DOCUMENT SECTION →

________________________

# What's the username/password for boot only BSD



## jacatone (Aug 9, 2012)

Thought I'd just try the boot only FreeBSD before committing to a full install but it's asking for a login and password. Anyone know what they are? Thanks.


----------



## SirDice (Aug 9, 2012)

Try root with no password.


----------



## jacatone (Aug 10, 2012)

Tried that, still asks for a password. While Linux tries to make the user experience easy, Unix seems to go the opposite direction. Just installing these various free BSD distros are ridiculously hard. The install instructions for NetBSD is 29 pages long. Really?


----------



## drhowarddrfine (Aug 10, 2012)

jacatone said:
			
		

> Tried that, still asks for a password.


Try just hitting return.





> While Linux tries to make the user experience easy, Unix seems to go the opposite direction. Just installing these various free BSD distros are ridiculously hard. The install instructions for NetBSD is 29 pages long. Really?

________________________

PROBLEM 1 → In the forum thread about the boot-only FreeBSD login, what did SirDice suggest trying?
PROBLEM 2 → Give again the part of the forum thread from "## jacatone (Aug 10, 2012)" up to and including "drhowarddrfine (Aug 10, 2012)".
PROBLEM 3 → Proceed with the forum thread about the boot-only FreeBSD login, starting right after its last sentence.
The listing that comes next is separate from the forum thread.

PROVIDED MATERIAL →

________________________

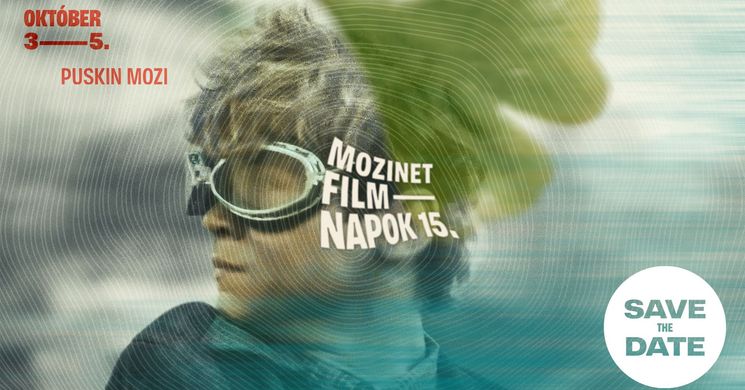 Mozinet Filmnapok 2025 Budapest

________________________

TASK RESULT 1 → Root with no password.

TASK RESULT 2 →
## jacatone (Aug 10, 2012)

Tried that, still asks for a password. While Linux tries to make the user experience easy, Unix seems to go the opposite direction. Just installing these various free BSD distros are ridiculously hard. The install instructions for NetBSD is 29 pages long. Really?


----------



## drhowarddrfine (Aug 10, 2012)

TASK RESULT 3 →
BSD is a professional operating system with its roots directly in Unix. It allows you to do anything and everything and you have access to all of it so learning all that quickly is not going to happen. 

What you are experiencing with Linux is probably packaged distributions, such as Ubuntu or Mint, that have nothing to do with Linux itself and are similar to our PC-BSD. Perhaps that is where you should start.


----------



## jacatone (Aug 10, 2012)

Yeah, I'd really like to try Unix since I'm pretty familiar with Ubuntu and Mint. Just getting past the install process is a major hurdle.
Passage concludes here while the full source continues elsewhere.